Designing and developing games is another way to bring games into the curriculum. Good game design involves research, creative thinking, the ability to envision both problems and solutions, and many other learning skills.
Have a gander at a couple of game design development projects that I have been involved:
- Developing Games with Young People: LAP Recycling Game.
- Climate Crew: creative media skills and games development.
Another area of gaming that is increasingly interesting to schools is simulation-based games. When game design is of sufficiently high quality, it is increasingly clear that these approaches can deeply engage students in learning.
As gaming and the science of engagement become better understood, we are likely to see significant investment in large-scale educational games. The compelling nature of Massively Multiplayer Online (MMO) games in particular is attracting researchers and educators who appreciate the revolutionary power of including games in the curriculum.
I agree with the simulation-based games point - I would, wouldn’t I, given that is what we do at games-ED. I do worry about MMO games, though. As stated above, the learning should come first and the technology second, but MMO do offer a forum to get schools across the world working with each other and that could be very exciting.
Other Education Technologies
Near-term Horizon (within the next 12 months)
Cloud computing has already transformed the way users of the Internet think about computing and communication, data storage and access, and collaborative work. Cloud-based applications and services are available to many school students today, and more schools are employing cloud-based tools all the time.
It will be interesting to see how the drive for academy status frees up schools to choose IT more flexibly and move away from Local Authority provided solutions.
Mobiles, especially smartphones and tablets, enable ubiquitous access to information, social networks, tools for learning and productivity, and hundreds of thousands of custom applications.
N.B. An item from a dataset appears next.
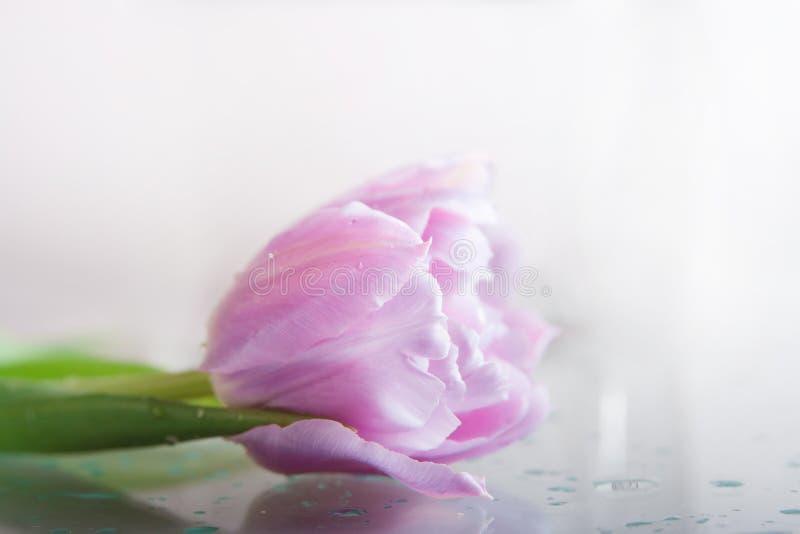 Één tulpenbloem in dalingen op een grijze achtergrond royalty-vrije stock afbeeldingen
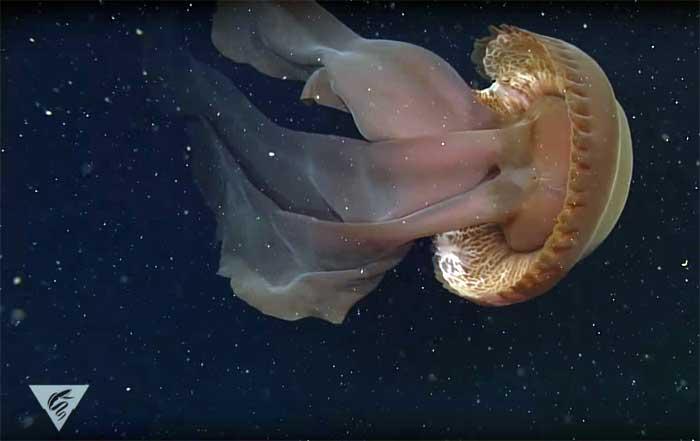 Stygiomedusa gigantea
The power of mobiles is without question. But there are a number of issues worth noting in UK schools. Firstly, some teachers are starting to ban them from the classroom. Secondly, at present in the UK smart phones have not become the ubiquitous tool they might have in the US due to their cost, particularly if the user is on a pay as you go contract. In the UK, therefore, the adoption horizon might be two to three years.
The second adoption horizon (two to three years out).
Open content is the current form of a movement that began a decade ago, when universities such as MIT began to make their course content freely available. Ten years later, schools have also begun to share a significant amount of curricula, resources, and learning materials.
TES teaching resources is starting to do this in the UK. So, it could be argued that, open content is on the Near-term Horizon (one year) rather than two to three years out.
Far-term Horizon (four to five years away)
Learning analytics loosely joins a variety of data gathering tools and analytic techniques to study student engagement, performance, and progress in practice, with the goal of using what is learned to revise curricula, teaching, and assessment in real time.
Being an avid user of Google Analytics, I think this concept could revolutionise how we understand learners’ use of digital resources.
Personal learning environments (PLEs) refer to student-designed learning approaches that encompass different types of content — videos, apps, games, social media tools, and more — chosen by a student to match his or her personal learning style and pace. Despite the use of the word “environment” in the name, the notion of a collection or a physical or online space is somewhat irrelevant to a PLE. The goal is for students to have more control over how they learn, and for teachers to set expectations that their students will be more engaged in understanding and applying their learning strategies.